= AIM OF THE TASK =
None of the images should appear in your copy. Transcribe the data in full.

= PROVIDED DATA =
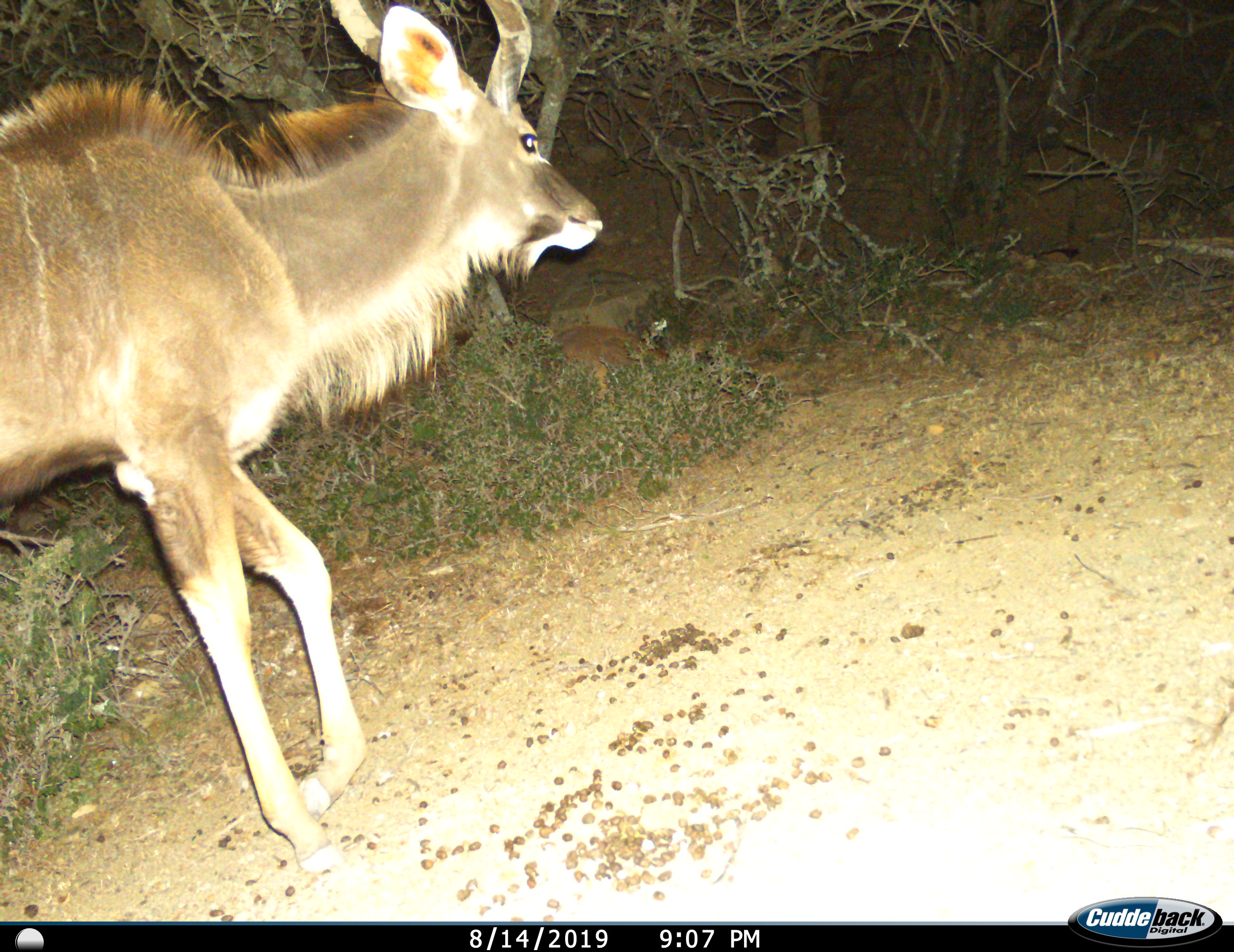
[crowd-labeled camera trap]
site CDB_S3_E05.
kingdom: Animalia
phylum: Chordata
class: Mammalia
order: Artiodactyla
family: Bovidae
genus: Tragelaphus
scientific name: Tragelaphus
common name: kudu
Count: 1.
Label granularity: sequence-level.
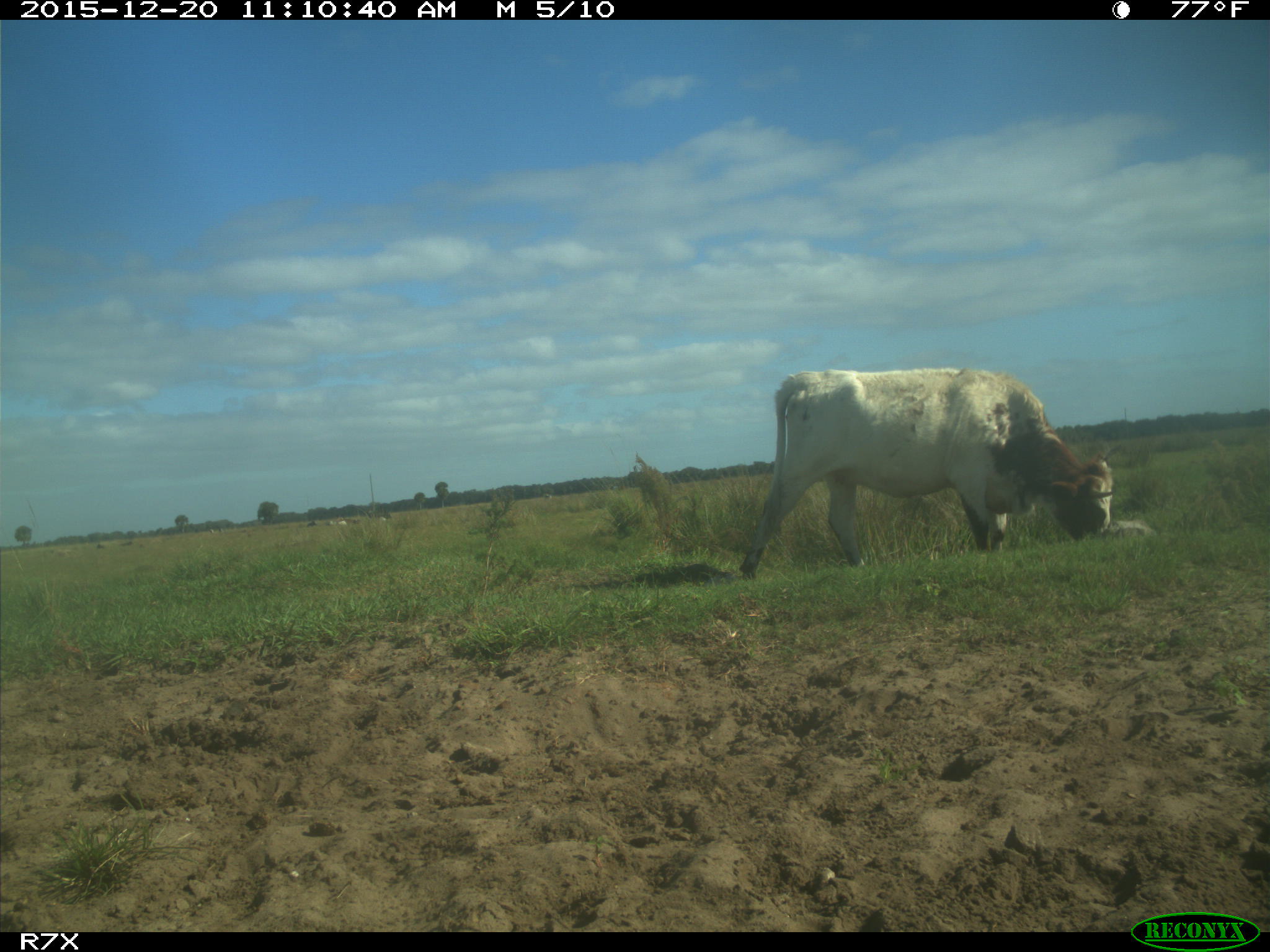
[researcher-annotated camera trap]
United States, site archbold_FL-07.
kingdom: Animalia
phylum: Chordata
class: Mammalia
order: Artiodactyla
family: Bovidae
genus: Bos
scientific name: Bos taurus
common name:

= YOUR SOLUTION =
[crowd-labeled camera trap]
site CDB_S3_E05.
kingdom: Animalia
phylum: Chordata
class: Mammalia
order: Artiodactyla
family: Bovidae
genus: Tragelaphus
scientific name: Tragelaphus
common name: kudu
Count: 1.
Label granularity: sequence-level.
[researcher-annotated camera trap]
United States, site archbold_FL-07.
kingdom: Animalia
phylum: Chordata
class: Mammalia
order: Artiodactyla
family: Bovidae
genus: Bos
scientific name: Bos taurus
common name:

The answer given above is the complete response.